▸ **Problem description**
Each line below is to be written out in full, exactly as shown.

(Information provided Opens)

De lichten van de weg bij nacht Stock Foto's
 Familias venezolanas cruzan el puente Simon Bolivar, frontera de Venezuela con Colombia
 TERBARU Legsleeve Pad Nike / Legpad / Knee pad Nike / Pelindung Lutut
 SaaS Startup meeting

(Information provided Closes)

▸ **Finished task**
De lichten van de weg bij nacht Stock Foto's
 Familias venezolanas cruzan el puente Simon Bolivar, frontera de Venezuela con Colombia
 TERBARU Legsleeve Pad Nike / Legpad / Knee pad Nike / Pelindung Lutut
 SaaS Startup meeting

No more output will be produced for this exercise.